Monday, December 12, 2005

This time last year I was utterly miserable

I had returned from a fantastic holiday in NZ with absolutely no intention of acknowledging Christmas in any way, shape or form.
In actual fact I was hoping to hide in NZ & not come back at all.

It was no one thing causing me heartache, more a sequence of events which when taken together seemed utterly overwhelming.

My Gran had made her feelings towards me clear by failing to acknowledge me with a card for the 1st time. I had received some news which even though it shouldn’t have, had knocked me for six. My personal life was in turmoil. I was nursing painful links which were doing me no good. And I was strongly drawn to someone who was unavailable.

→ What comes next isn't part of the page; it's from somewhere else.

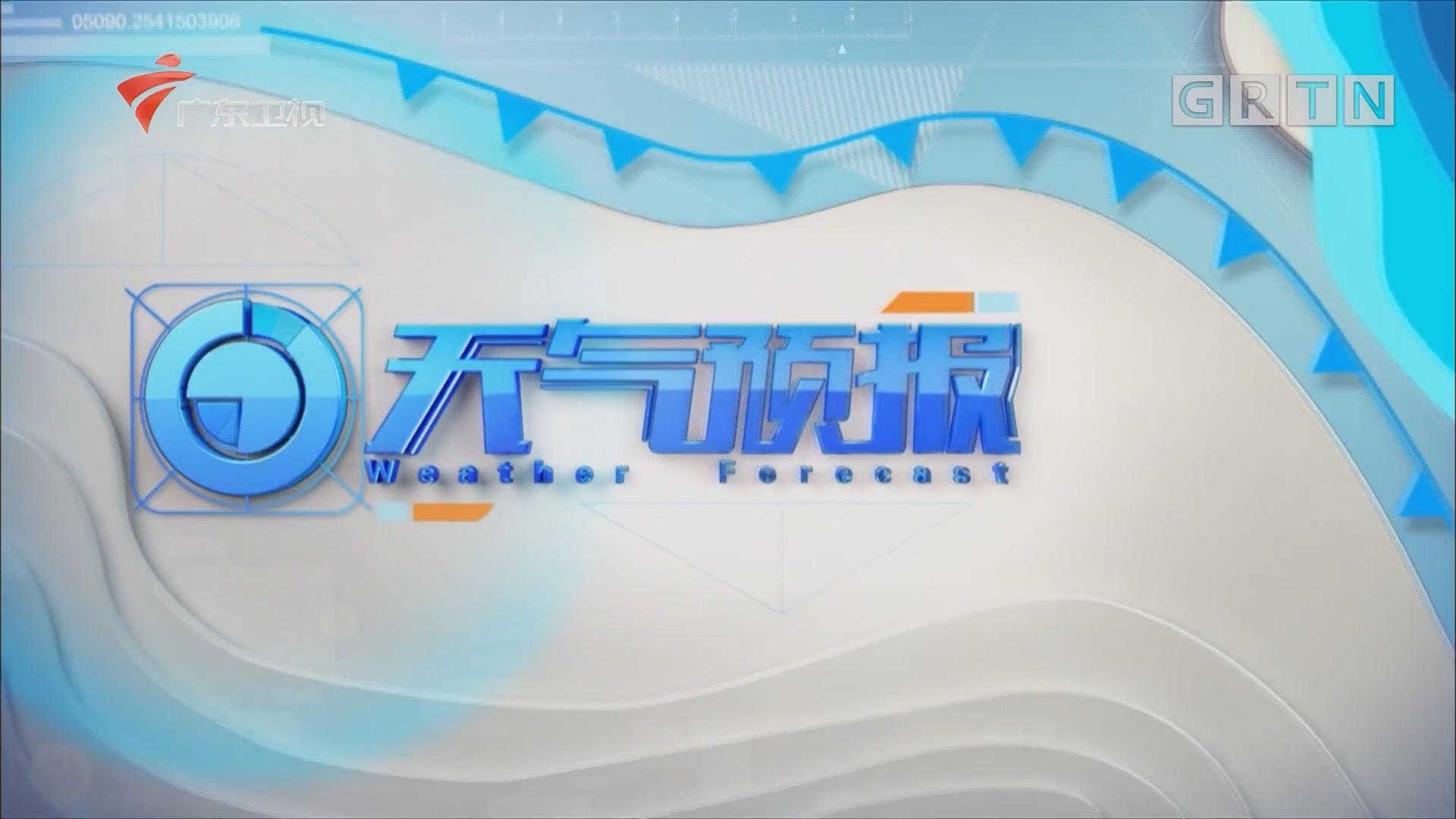 [HD][2019-09-30]广东天气预报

If I told you I spent a lot of time listening to ‘O’ by Damien Rice you can probably surmise my mood.

The icing on this emotional cake was receiving a Christmas card from the mother of my 1st boyfriend – M. This in itself is nothing unusual, we have swapped cards without fail since I first met M, some 19 years now (god that’s scary to type) I was with M for 5 years & will admit to you lot that the last 18 months of our relationship were spent with me wondering how to tell his mother that we were over.

In the end, she wasn’t surprised at all – people always know don’t they ? And she cheered me up no end by saying that just because M & I were no longer, there was no reason for us to cease contact.

I’m rambling. The point being that usually she fills me in on a little of M’s news, you know the kind of thing ‘he’s engaged, he’s married, the 1st child’s just been born’ etc etc. The usual pattern of life. I usually receive each snippet of news with equanimity, pleased that a decent bloke is enjoying his life. Last year’s card was a little more detailed & included reference to his canny property investment, resulting in a North Yorks farmhouse, wife, 3 kids, a pony & chickens.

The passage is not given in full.